A number of limitations should be mentioned. First, we cannot determine causality of associations between sexual minority stressors and unhealthy eating behaviors since we were not able to randomize the exposures or measure the constructs in an ideal temporal order. Future research could measure unhealthy eating behaviors at multiple time points to investigate longitudinal associations between sexual minority stressors at baseline and unhealthy eating behaviors over time. Second, examination of coping strategies other than unhealthy eating behaviors was beyond the scope of this research. Future research could include a wider range of strategies to better understand how sexual minorities cope with stressors. Third, we had low statistical power to detect significant associations for bisexual males due to a small sample size. It may be important to oversample this group in future studies to achieve a sample size that allows for comparative analyses with other sexual minority groups. Finally, the GUTS cohort is largely homogenous in terms of race/ethnicity. Future research could examine how sexual minority stressors are associated with unhealthy eating behaviors across multiple race/ethnicity groups. Despite the aforementioned limitations, GUTS has much to offer as a prospective national cohort of youths. This cohort offers a unique and critical opportunity to study sexual minorities who are part of a general population study, rather than being recruited based on their sexual orientation, the latter of which is typical in literature on sexual orientation health disparities.

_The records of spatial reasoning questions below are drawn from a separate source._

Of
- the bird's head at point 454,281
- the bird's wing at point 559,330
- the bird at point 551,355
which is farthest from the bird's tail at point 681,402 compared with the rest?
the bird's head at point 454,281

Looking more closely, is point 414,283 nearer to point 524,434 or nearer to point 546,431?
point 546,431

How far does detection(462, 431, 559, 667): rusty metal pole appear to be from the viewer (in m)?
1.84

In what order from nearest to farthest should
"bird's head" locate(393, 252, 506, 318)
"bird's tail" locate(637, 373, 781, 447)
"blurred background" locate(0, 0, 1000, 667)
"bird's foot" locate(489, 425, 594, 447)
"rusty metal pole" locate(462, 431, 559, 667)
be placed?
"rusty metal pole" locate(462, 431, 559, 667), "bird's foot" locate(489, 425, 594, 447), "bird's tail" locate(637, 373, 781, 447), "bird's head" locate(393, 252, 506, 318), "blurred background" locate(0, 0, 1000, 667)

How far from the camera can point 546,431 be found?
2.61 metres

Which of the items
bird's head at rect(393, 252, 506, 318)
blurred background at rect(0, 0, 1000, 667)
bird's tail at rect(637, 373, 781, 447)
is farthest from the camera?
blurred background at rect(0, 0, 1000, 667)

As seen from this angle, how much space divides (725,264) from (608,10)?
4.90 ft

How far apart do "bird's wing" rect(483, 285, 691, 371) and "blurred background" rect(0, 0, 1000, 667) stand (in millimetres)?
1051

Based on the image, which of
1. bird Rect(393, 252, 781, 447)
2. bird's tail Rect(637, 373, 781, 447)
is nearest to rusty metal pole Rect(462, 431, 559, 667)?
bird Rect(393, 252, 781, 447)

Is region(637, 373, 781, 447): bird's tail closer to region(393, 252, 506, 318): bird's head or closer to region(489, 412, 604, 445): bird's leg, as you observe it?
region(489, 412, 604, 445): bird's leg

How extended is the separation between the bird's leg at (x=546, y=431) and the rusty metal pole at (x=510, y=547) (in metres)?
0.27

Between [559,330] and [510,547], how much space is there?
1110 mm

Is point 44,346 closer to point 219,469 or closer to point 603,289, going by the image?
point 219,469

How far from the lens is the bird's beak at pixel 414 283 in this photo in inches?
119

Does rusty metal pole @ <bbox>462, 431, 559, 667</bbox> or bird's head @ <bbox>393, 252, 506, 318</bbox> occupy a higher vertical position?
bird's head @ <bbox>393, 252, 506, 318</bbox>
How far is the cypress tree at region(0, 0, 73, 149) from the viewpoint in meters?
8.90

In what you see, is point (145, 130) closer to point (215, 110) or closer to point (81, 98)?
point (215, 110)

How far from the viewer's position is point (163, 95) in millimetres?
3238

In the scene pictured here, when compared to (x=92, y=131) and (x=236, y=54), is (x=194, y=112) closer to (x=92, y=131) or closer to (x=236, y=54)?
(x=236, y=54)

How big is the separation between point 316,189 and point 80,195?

Sexual minority stressors were found to be significantly related to unhealthy eating behaviors. In particular, our conceptual model appears to best describe the experiences of bisexual females. Psychological stress responses partially explained associations between stressors and unhealthy eating behaviors, but more research is needed to fully understand these associations. This project makes an important contribution to the literature by integrating Minority Stress Theory with the ABC Model of Depression, but more theory development is needed to provide a basis for the findings of this research, particularly as related to sexual minority subgroup heterogeneity. Associations between bullying victimization and unhealthy eating behaviors highlight the importance of developing bullying prevention programs, especially for sexual minority youths who are known to experience victimization disproportionately compared to their heterosexual peers [6]. In addition, health care and youth service providers and parents/guardians must be educated about these associations to help sexual minorities engage in healthy coping mechanisms in response to minority stress. In short, more bullying prevention programs and attention to healthy coping mechanisms will be crucial for improving the health and well-being of female and male youths across sexual orientation groups.